__Quoted text__.
++++++++++++++++++++

I gotta disagree here as well. If you are putting your shotguns into gun slips, that is temporary storage. It's more than OK to leave the hammers cocked for this short duration. It's leaving the hammers cocked for very long periods that ruins the leaf springs. Those snap caps in that storage case still don't make any sense to me at all. They're there for fluff and show more than anything else, which ruins that case in my mind.


"These guns are not the Rolexes of the shooting world because they are not even wristwatches. They are not even pocket watches. They are grandfather clocks.
They don't serve any of the same uses as other firearms and are not interchangable with those other sorts of guns. They can only be compared to their own kind."

I gotta disagree on this one as well. These weapons are not grandfather clocks. They are more wristwatches than anything else. The parallels are numerous.

Up the time right before World War II, these London Best guns were state of the art in every way. Cartridges like the .300 H&H were the choice of Wimbledon Cup shooters. The London Best doubles locked up tighter and held up to repeated use better than any other doubles in the world. The London Best shotguns patterned better than other shotguns of their day. Telescopes had yet to be perfected and were very delicate, and thus most seasoned hunters still used the express sights on the London doubles and magazine rifles. So not only were the guns the most beautiful weapons in the world, they were also the most functional. They were, quite literally, the state of the art.

It was not until after World War II that these guns started to be eclipsed in functionality. As knowledge of ballistics progressed, we discovered such things as backboring and extended forcing cones on shotguns to improve patterning quality. The London Best guns do not and cannot feature these improvements as they will not meet London proof standards (which are intended to be used with things such as felt wads and require the bore to remain of uniform diameter from the forcing cone forward to maintain a tight seal). Gunmakers have also developed locking systems that surpass the locking systems employed on the London Best guns. The Greener crossbolt and Purdey's hidden third bite system pale in comparison to the locking stength and wear resistance of the Krieghoff K-80 system. We also have synthetic stocks today, which are better in almost every way over wood stocks. Today, these guns are still very usable for their intended tasks but they have been eclipsed. However, they are still way more than the vast majority of people require. And this includes professional hunters in Africa who literally stake their lives on their rifles on a daily basis.

++++++++++++++++++++

__Directive A__. Retype the full passage on London Best guns word for word.
__Directive B__. Write out the records again, starting at the line that contains "What is the distance reading" and ending at the last line of the records. Keep every line, and shift each distance value given as an answer by -107.

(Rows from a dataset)
++++++++++++++++++++

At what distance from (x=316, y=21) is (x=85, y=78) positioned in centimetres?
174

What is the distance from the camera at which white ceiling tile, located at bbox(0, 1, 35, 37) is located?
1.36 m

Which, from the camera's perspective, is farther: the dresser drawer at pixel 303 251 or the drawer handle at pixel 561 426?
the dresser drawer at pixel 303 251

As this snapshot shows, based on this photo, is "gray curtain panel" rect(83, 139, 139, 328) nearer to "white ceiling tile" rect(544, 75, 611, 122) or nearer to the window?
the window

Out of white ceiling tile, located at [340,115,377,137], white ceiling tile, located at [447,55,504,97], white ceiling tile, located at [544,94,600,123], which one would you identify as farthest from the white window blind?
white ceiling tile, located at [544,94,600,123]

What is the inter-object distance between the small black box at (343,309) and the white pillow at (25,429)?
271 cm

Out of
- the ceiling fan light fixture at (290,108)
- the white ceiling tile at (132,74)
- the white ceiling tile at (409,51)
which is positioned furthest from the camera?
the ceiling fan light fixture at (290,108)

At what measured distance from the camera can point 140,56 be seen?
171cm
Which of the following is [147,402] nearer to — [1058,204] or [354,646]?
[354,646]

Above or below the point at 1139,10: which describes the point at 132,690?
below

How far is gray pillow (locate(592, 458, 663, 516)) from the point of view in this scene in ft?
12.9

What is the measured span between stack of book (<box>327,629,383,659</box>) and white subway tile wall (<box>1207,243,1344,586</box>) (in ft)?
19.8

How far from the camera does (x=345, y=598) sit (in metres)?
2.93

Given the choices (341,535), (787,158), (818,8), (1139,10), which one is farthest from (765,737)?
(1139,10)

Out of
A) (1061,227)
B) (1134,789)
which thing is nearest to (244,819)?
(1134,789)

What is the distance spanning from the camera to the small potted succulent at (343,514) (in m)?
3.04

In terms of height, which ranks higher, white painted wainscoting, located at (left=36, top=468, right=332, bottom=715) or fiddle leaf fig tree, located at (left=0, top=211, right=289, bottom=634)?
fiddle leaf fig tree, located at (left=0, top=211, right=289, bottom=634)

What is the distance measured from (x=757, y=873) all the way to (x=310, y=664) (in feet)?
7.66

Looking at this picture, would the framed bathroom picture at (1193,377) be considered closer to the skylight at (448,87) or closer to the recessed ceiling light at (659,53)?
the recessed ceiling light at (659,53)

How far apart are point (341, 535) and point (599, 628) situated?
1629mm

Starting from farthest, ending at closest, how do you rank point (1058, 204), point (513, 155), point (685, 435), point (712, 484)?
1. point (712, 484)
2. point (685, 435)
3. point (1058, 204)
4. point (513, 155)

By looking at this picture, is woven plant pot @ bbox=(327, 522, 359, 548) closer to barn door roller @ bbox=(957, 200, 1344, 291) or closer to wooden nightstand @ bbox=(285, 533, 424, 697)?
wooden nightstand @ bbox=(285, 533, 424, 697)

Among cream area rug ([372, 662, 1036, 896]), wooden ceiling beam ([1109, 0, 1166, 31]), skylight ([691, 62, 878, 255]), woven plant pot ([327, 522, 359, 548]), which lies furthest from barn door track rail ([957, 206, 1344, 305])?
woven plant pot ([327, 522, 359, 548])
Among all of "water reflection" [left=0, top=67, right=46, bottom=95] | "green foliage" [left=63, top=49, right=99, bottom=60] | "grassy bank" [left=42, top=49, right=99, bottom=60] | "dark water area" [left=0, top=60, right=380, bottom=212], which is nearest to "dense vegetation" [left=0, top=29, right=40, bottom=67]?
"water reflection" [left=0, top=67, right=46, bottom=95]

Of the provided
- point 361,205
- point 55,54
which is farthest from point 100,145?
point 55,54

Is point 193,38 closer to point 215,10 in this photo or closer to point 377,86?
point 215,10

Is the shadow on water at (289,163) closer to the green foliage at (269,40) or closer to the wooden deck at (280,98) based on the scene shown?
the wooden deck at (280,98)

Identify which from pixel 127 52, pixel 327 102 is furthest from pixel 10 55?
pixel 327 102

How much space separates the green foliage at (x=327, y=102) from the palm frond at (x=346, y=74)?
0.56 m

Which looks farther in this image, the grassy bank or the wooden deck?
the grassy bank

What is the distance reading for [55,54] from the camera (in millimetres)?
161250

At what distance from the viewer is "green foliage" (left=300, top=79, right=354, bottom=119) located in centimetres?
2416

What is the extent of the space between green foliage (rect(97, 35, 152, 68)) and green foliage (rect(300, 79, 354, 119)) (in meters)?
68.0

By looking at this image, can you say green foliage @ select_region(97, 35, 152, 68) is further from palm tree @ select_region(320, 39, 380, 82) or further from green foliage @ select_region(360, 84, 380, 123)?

++++++++++++++++++++

__Correct answer A__.
I gotta disagree here as well. If you are putting your shotguns into gun slips, that is temporary storage. It's more than OK to leave the hammers cocked for this short duration. It's leaving the hammers cocked for very long periods that ruins the leaf springs. Those snap caps in that storage case still don't make any sense to me at all. They're there for fluff and show more than anything else, which ruins that case in my mind.


"These guns are not the Rolexes of the shooting world because they are not even wristwatches. They are not even pocket watches. They are grandfather clocks.
They don't serve any of the same uses as other firearms and are not interchangable with those other sorts of guns. They can only be compared to their own kind."

I gotta disagree on this one as well. These weapons are not grandfather clocks. They are more wristwatches than anything else. The parallels are numerous.

Up the time right before World War II, these London Best guns were state of the art in every way. Cartridges like the .300 H&H were the choice of Wimbledon Cup shooters. The London Best doubles locked up tighter and held up to repeated use better than any other doubles in the world. The London Best shotguns patterned better than other shotguns of their day. Telescopes had yet to be perfected and were very delicate, and thus most seasoned hunters still used the express sights on the London doubles and magazine rifles. So not only were the guns the most beautiful weapons in the world, they were also the most functional. They were, quite literally, the state of the art.

It was not until after World War II that these guns started to be eclipsed in functionality. As knowledge of ballistics progressed, we discovered such things as backboring and extended forcing cones on shotguns to improve patterning quality. The London Best guns do not and cannot feature these improvements as they will not meet London proof standards (which are intended to be used with things such as felt wads and require the bore to remain of uniform diameter from the forcing cone forward to maintain a tight seal). Gunmakers have also developed locking systems that surpass the locking systems employed on the London Best guns. The Greener crossbolt and Purdey's hidden third bite system pale in comparison to the locking stength and wear resistance of the Krieghoff K-80 system. We also have synthetic stocks today, which are better in almost every way over wood stocks. Today, these guns are still very usable for their intended tasks but they have been eclipsed. However, they are still way more than the vast majority of people require. And this includes professional hunters in Africa who literally stake their lives on their rifles on a daily basis.

__Correct answer B__.
What is the distance reading for [55,54] from the camera (in millimetres)?
161143

At what distance from the viewer is "green foliage" (left=300, top=79, right=354, bottom=119) located in centimetres?
2309

What is the extent of the space between green foliage (rect(97, 35, 152, 68)) and green foliage (rect(300, 79, 354, 119)) (in meters)?
-39.0

By looking at this image, can you say green foliage @ select_region(97, 35, 152, 68) is further from palm tree @ select_region(320, 39, 380, 82) or further from green foliage @ select_region(360, 84, 380, 123)?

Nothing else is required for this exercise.